If update: use the last updated timestamp as the from date instead of the full window start — this avoids re-fetching alerts already logged and reduces token usage.
If create new: use the full window start and create a separate page in Step 8.

Add a **Last updated:** <timestamp> line at the top of the page on each update.

4b. Query triggered alert events

Use the available monitoring MCP to fetch alert events:

Filter by environment + triggered/warn status
Time range: from last update (or window start if new page) to now
Sort by timestamp

Pagination: If results are truncated, paginate until all events are fetched.

4c. Filter and normalize

From all fetched events:

Exclude events from non-target environments
Exclude recovery events — only count triggered and warn events
Normalize monitor titles: strip status prefixes to get the base monitor name

4d. Build the alert summary

Group events by base monitor name. For each group collect:

Appear Count — total trigger events for that monitor during the window
Appear Times — each trigger timestamp, with a link to the event in the monitoring platform
Current Status — is the monitor still in Alert status right now?

Sort alerts by Appear Count descending.

4e. Check currently active monitors

Query monitors currently in Alert status. Flag these as needing follow-up by the next on-call.

If no alerts during the window, note "No alerts this period" and continue.

5. Ask for Additional Notes

"Any additional notes, incidents, or action items to include in the log?"

Record their input. If "none", continue without notes.

6. Fetch Template (if configured)

If the user provided a template page in Step 2, fetch it and use its structure as the format guide. Otherwise use the default structure from Step 8.

Requirement 1: Repeat the part of the alert-logging procedure starting with "If create new: use" and going on through "on each update.".
Requirement 2: Rewrite the paragraph of the alert-logging procedure that begins "If update:" in a shorter form, keeping its main facts.
Requirement 3: Pick up the alert-logging procedure after its last sentence and continue it.

Extracted data:

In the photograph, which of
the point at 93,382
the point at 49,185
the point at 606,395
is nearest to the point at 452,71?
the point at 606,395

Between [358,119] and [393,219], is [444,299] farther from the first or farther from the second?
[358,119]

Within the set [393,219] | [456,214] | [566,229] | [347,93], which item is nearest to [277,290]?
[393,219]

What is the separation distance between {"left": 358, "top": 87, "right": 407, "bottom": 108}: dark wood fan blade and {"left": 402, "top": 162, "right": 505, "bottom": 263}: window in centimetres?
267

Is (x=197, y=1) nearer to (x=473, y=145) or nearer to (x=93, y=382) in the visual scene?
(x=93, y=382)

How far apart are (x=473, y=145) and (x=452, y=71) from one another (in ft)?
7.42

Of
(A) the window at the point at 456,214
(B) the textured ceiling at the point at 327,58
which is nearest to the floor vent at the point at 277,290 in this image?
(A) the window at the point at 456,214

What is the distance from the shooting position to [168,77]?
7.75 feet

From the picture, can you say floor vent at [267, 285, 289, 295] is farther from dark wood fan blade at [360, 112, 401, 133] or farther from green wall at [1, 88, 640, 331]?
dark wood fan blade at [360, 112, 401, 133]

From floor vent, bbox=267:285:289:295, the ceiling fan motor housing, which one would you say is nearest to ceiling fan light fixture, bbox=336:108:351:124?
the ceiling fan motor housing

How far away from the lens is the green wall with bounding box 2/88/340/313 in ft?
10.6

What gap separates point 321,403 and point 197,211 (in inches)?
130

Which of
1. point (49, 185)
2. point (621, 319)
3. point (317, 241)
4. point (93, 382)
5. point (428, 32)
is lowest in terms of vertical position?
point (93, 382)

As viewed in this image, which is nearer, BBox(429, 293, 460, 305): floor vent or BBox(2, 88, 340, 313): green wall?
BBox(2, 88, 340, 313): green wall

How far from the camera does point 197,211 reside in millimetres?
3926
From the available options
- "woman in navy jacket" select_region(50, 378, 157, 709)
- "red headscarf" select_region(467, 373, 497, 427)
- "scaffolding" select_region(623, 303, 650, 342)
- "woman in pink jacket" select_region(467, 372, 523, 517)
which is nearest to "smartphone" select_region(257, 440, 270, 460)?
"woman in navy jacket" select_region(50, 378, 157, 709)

---

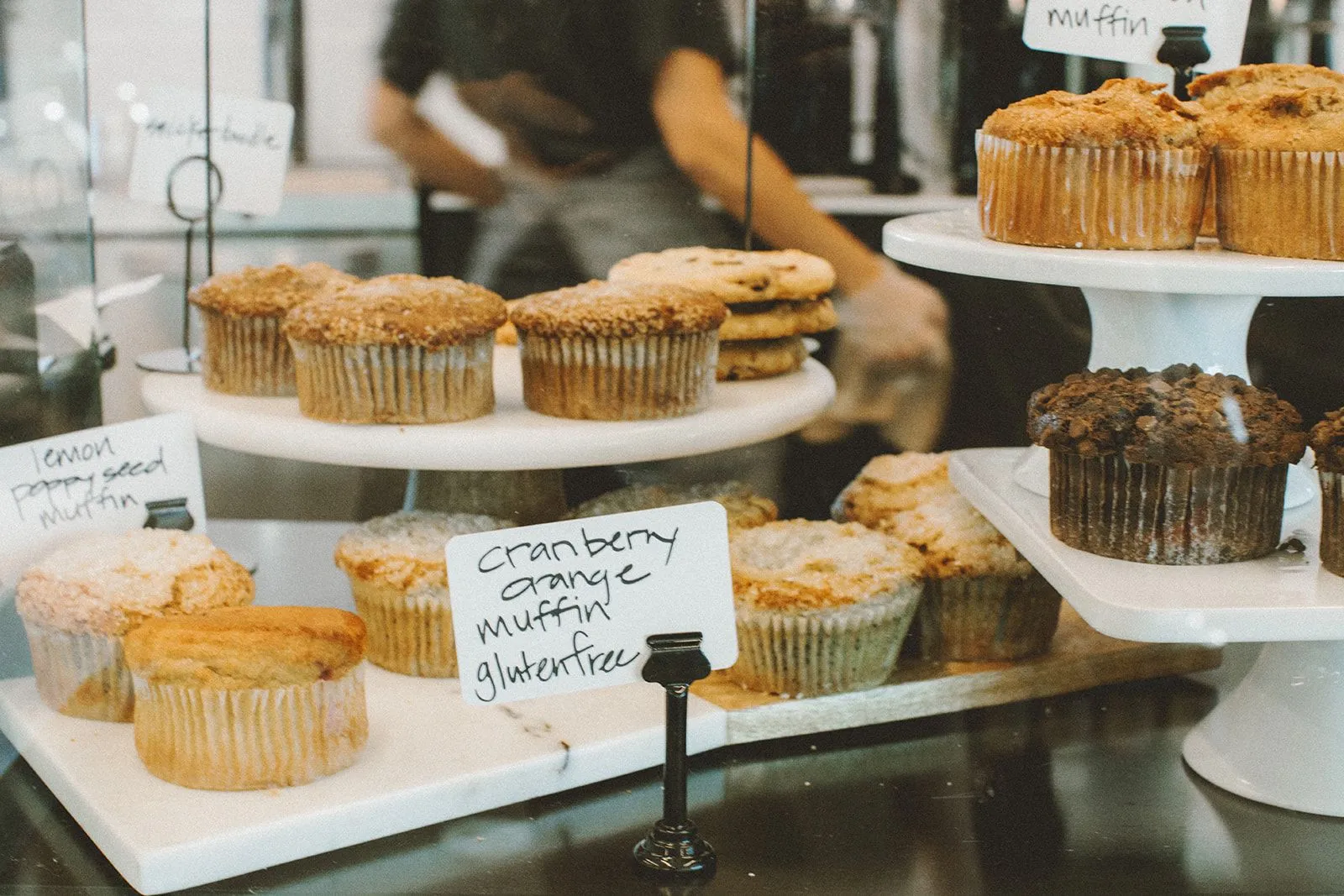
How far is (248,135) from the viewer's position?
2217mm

Answer space 1:
If create new: use the full window start and create a separate page in Step 8.

Add a **Last updated:** <timestamp> line at the top of the page on each update.

Answer space 2: When updating, fetch from the last updated timestamp rather than the full window start, so alerts already logged aren't fetched again and fewer tokens are used.

Answer space 3:
7. Find or Create the Target Location

Organize on-call logs in a consistent hierarchy:

On-call Logs/
  On-call <YYYY>/
    On-call <MM>/<YYYY>/
      [On-call] <Start Date> - <End Date>

Check if the year folder exists — create if missing
Check if the month folder exists — create if missing
Check if a page for this period already exists:
- If found and user chose update in Step 4a: update this page in Step 8
- If found and user chose create new in Step 4a: create a new page in Step 8
- If not found: proceed to Step 8

8. Create the Log Page

Create the page on the wiki platform:

# On-call Log: <Start Date> – <End Date>

## Alert Summary

| Alert | Count | Times | Cause | Resolution |
|-------|-------|-------|-------|------------|
| <monitor name> | <N> | <timestamp 1>, <timestamp 2>, ... | | Still active |

**Total alerts:** <N> across <M> unique monitors

## Currently Active Alerts
<list monitors still in Alert status, or "None — all clear">

## Notes
<additional notes from Step 5, or "None">

## Action Items for Next On-call
- <follow up on active alert X>
- <investigate recurring alert Y — triggered N times>

Formatting:

Link alert names to their monitoring page
Link timestamps to the specific event
Leave "Cause" column empty for the engineer to fill post-hoc
Set "Resolution" to "Still active" for monitors currently in Alert status; leave empty for resolved monitors (engineer fills post-hoc)

9. Present Result

## On-call Log Created

**Page:** <page title>
**URL:** <wiki page URL>
**Alerts logged:** <N> alerts across <M> unique monitors
**Active alerts:** <count or "None">
**Notes:** <summary or "None">

If there are unresolved alerts:

Action items for next on-call: The following alerts are still active — follow up with the relevant team: <list>

Interaction Style

Confirm configuration and date range before fetching — don't assume
Ask one round of questions, not multiple back-and-forth
Present the final page URL prominently so the user can share it immediately

Rules

Always confirm the date range before fetching alerts
Only include production alerts unless the user explicitly asks for other environments
Never create duplicate wiki pages — check for existing ones first
Leave "Cause" column empty — the engineer fills it post-hoc. Set "Resolution" to "Still active" for active monitors, leave empty for resolved ones
Paginate fully — do not present partial alert data

Output

Create the log page directly on the wiki platform (Confluence or Notion). Present the URL and stats inline in the conversation.